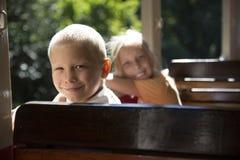 年轻男孩和女孩坐火车和微笑 免版税库存照片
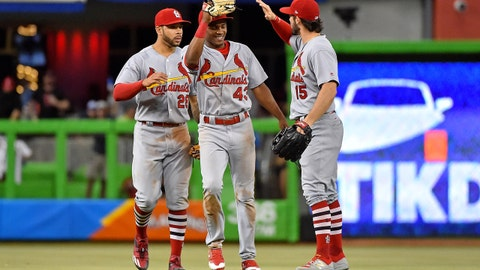 May 9, 2017; Miami, FL, USA; St. Louis Cardinals left fielder Tommy Pham (28) and center fielder Magneuris Sierra (43) and right fielder Randal Grichuk (15) celebrate after defeating the Miami Marlins at Marlins Park. Mandatory Credit: Jasen Vinlove-USA TODAY Sports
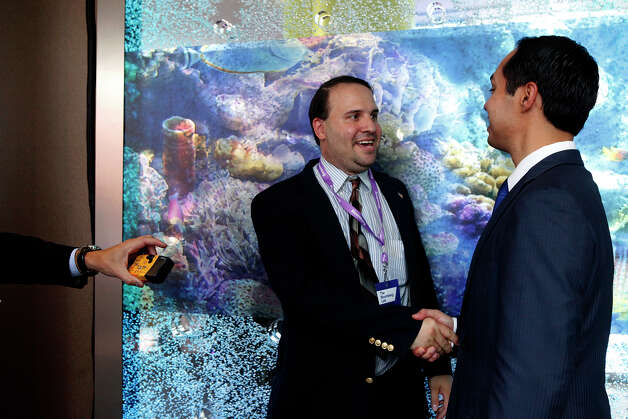 "Scott Crass, of New Jersey, left, shakes hands with Mayor Julian Castro, who he called, ""the future President,"" after Castro participated in a Bloomberg-Google Inc. panel discussion about the potential impact of technology on jobs with the mayors of Charlotte, NC, Houston, and San Francisco, CA at the Democratic National Convention in Charlotte, NC on Thursday, Sept. 6, 2012. Photo: Lisa Krantz, San Antonio Express-News / San Antonio Express-News"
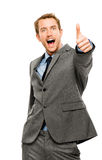 Businessman showing thumbs up sign white background Stock Images
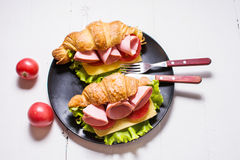 Light and hearty spring breakfast. Croissant with ham, cheese, fresh tomatoes on a white stone table Royalty Free Stock Image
☆ ☆ ☆ ☆ ☆
Please output the listing above in full, exactly as given, without its images.

Exercise solution:
 年轻男孩和女孩坐火车和微笑 免版税库存照片
 May 9, 2017; Miami, FL, USA; St. Louis Cardinals left fielder Tommy Pham (28) and center fielder Magneuris Sierra (43) and right fielder Randal Grichuk (15) celebrate after defeating the Miami Marlins at Marlins Park. Mandatory Credit: Jasen Vinlove-USA TODAY Sports
 "Scott Crass, of New Jersey, left, shakes hands with Mayor Julian Castro, who he called, ""the future President,"" after Castro participated in a Bloomberg-Google Inc. panel discussion about the potential impact of technology on jobs with the mayors of Charlotte, NC, Houston, and San Francisco, CA at the Democratic National Convention in Charlotte, NC on Thursday, Sept. 6, 2012. Photo: Lisa Krantz, San Antonio Express-News / San Antonio Express-News"
 Businessman showing thumbs up sign white background Stock Images
 Light and hearty spring breakfast. Croissant with ham, cheese, fresh tomatoes on a white stone table Royalty Free Stock Image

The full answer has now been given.